In the case of seatbelts - after a law change in the UK - everyone settled down to doing the thing that saves ones own (and passengers, if they wear them) lives pretty quickly. No real enforcement needed, just a few adverts pointing out how bad you'd feel if you killed your wife / child / etc. But, without that law, no-one would have done it. Now everyone except a few idiots accepts seatbelts as being sensible safety, and no-one quarrels with the law.
I'd guess that in the US (at least some states) there would be a big fuss about freedom if there were such a law.
Seatbelts are mandatory in the U.S. everywhere but New Hampshire and Washington DC. When the laws were introduced, there was some grumpling, but not much. I think because there has never been enforcement with teeth. In Georgia the fine for not wearing them is $15. The reaction to the laws was similar to what you describe in the UK. People grumbled at first but they gradually got into the habit of wearing them. Many older people never did. Or they would drive for a few blocks and then put them on . . . sometimes while in motion, as I remember.
Years ago I read a fascinating document from the 1950. I wish I could find a copy. It was about automobile safety and surviving accidents. It said something like: 'the best way to survive an accident would be to have the passengers wear seatbelts, but of course the public would never stand for that.'
Now consider wearing masks or social distancing. There is much more reason to make wearing these mandatory, because they have a much larger effect on other people's health - and also on the economy. While COVID rates stay high, one way or another, the economy will not flourish. If everyone wears masks R is lower and the measures needed to keep rates low are less severe.
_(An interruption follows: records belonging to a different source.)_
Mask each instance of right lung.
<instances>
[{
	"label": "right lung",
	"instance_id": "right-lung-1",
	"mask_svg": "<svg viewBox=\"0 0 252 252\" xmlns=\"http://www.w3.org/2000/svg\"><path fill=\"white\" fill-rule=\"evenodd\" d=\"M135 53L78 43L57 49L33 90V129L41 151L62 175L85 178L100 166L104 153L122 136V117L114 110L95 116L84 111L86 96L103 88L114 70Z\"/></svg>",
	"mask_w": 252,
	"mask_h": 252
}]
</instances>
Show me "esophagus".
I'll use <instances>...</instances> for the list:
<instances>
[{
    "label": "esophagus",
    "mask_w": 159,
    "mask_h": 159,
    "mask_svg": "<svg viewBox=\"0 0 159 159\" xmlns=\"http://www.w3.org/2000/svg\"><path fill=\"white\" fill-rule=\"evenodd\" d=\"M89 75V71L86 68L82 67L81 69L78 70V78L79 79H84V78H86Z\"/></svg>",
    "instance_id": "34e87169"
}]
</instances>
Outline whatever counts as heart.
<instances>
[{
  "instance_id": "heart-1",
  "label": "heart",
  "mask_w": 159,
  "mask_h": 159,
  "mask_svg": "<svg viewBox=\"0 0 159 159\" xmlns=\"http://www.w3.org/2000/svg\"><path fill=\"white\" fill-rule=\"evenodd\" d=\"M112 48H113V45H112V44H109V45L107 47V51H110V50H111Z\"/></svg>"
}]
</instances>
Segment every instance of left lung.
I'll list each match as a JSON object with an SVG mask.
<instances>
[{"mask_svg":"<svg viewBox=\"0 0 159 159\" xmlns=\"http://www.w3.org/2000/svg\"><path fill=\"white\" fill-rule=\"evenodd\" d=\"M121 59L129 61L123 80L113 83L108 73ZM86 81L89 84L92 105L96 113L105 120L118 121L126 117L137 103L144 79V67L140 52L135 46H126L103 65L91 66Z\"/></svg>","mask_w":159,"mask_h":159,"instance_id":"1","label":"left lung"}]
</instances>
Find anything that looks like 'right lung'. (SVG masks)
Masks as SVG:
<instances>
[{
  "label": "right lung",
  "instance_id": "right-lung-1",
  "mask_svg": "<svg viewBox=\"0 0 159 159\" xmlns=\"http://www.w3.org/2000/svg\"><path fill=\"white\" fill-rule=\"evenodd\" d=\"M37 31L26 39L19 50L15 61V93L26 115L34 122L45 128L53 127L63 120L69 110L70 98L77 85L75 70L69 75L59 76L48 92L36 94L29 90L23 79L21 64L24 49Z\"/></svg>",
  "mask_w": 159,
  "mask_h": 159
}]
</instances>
Here is what I do not understand about the opposition. This is only temporary. After a vaccine is deployed, in 6 months to a year, the pandemic will probably end and we will not need masks any more. If you had to wear a mask for the rest of your life, I could understand why people are so upset, but it is only for a short time.
There was some opposition to wearing masks in 1918, but the local governments did not put up with it. They passed emergency laws fining people and even sending them to jail for not wearing masks. Society was more authoritarian back then. Indeed, it has been more authoritarian for all of U.S. and Colonial history. During the colonial period, the government would take your children away if you did not teach them how to read by age 6, or if you let them become juvenile delinquents. (See the Massachusetts Bay school law, 1642.) We are now living in the golden age of personal freedom in the U.S. We have had less government control over our lives than ever before. People imagine it is the other way around, because people are ignorant and have not read history. Or lived through it.
The thing that really floors me is the Great Barrington Declaration (https://gbdeclaration.org/) published recently that says we should give up fighting the pandemic and go with herd immunity. Here we are months -- maybe weeks! -- from getting a vaccine and these lunatics want to swamp the hospitals with sick people, kill a million or two, and leave millions more with brain damage. Why?!? It makes no sense to me.